It shouldn't surprise me. I start so many things that I don't finish--quilts, scrapbooks, cleaning out closets. Not to mention overhauling my budget, my exercise plans, and my eating habits. I am almost positive, though, that my most impressive nonaccomplishment is the amount of writing projects I have not finished.
Like almost every writer I have ever met, I have felt a (spend 20 minutes looking through an on-line thesaurus for the right word) compulsion necessity requirement desire? to write. Hmmm. More than a desire. That it's my fate, destiny, raison d'etre? Hmmm. Less than my reason to exist. (Writing is hard. Even writing about writing is hard.) Seriously, without tapping into too much spiritual existentialism, I feel like the only regret I am hauling to my grave is a feeling that I have been given a talent to use words and I have wasted it.
Consequently, every few years, I dust off my resolve and start writing. I don't love the idea. I'm insecure about my writing, even though I have won a few contests/awards and have received critiques that say I absolutely should work toward publication. Whatever. Insecurity and fear of failure don't believe that sort of folderol. Nonsense. Malarkey. (My favorite way to procrastinate writing is to browse the on-line thesaurus.)
Fine. I'll stop messing around and get to the point. Because this blog post does have a point.

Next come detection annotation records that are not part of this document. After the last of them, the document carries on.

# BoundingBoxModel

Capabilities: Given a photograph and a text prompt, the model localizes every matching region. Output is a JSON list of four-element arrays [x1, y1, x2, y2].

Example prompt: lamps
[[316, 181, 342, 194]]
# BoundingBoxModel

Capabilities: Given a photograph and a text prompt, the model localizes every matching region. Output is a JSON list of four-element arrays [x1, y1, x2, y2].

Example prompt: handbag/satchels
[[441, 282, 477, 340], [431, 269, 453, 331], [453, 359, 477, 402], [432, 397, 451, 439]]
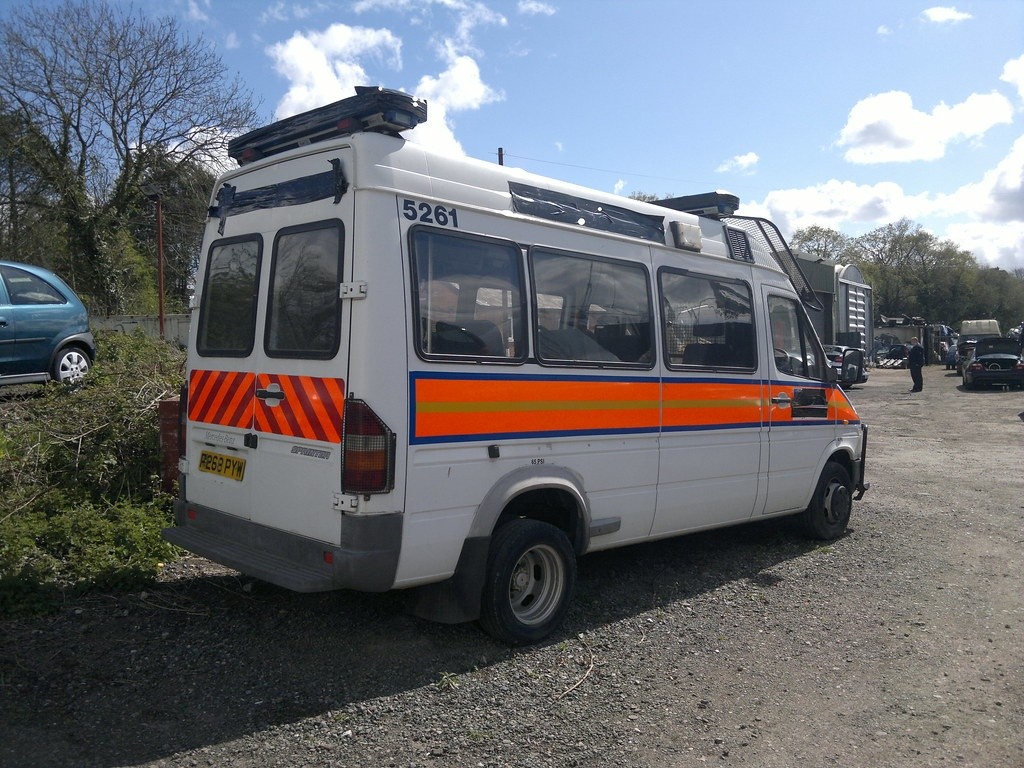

In January, 2025, I was prompted (or inspired or impelled or some other dramatic word) to sign up for a writing conference to be held in May. Furthermore, I decided to enter a first chapter contest that allowed me to have three judges critique my writing. I could even win prizes. So I registered. I found two first chapters of middle grade manuscripts I wrote 25 years ago, spent not-enough-time editing them and sent them in. And then in May, I attended the conference. I hated it. I did get to play fan-girl and attend classes some of my favorite authors taught, but that only reinforced my firm belief that I was too old to write anything publishable and that I didn't belong with the other attendees who were soooo young. Younger than my children, many of them.
I received my critiques back a couple of weeks later, and was pleased that the judges didn't think that I was a horrible writer, and that their suggestions seemed doable. Then I ignored any other inclination to write anything but a weekly journal entry.
Fast forward to January, 2026. The promptings returned. I argued with those promptings to no avail. So I registered. This time I sent three chapters in to the contest. I rewrote one of the chapters that I had sent the year before, worked on another middle grade manuscript I had also started 25 years ago, and then wrote something new. A memoir called When Our Family Was in Prison. It's been many years in the making, but I have waited for the miracle to write it. The miracle? My son is eight months clean and sober and it's time to tell the story of a generous, kind, intelligent, and humane person and how depression, addiction, and an imperfect judicial system can make life almost too difficult to manage. I received the critiques from this chapter last week. All three judges emphasized that this is the book I should be writing.
Also, the incomparable Jennifer Nielsen gave a keynote address that included so much encouragement and struck down so many of the excuses authors make that keep them from writing, that I have decided that since I am a writer, I may as well write.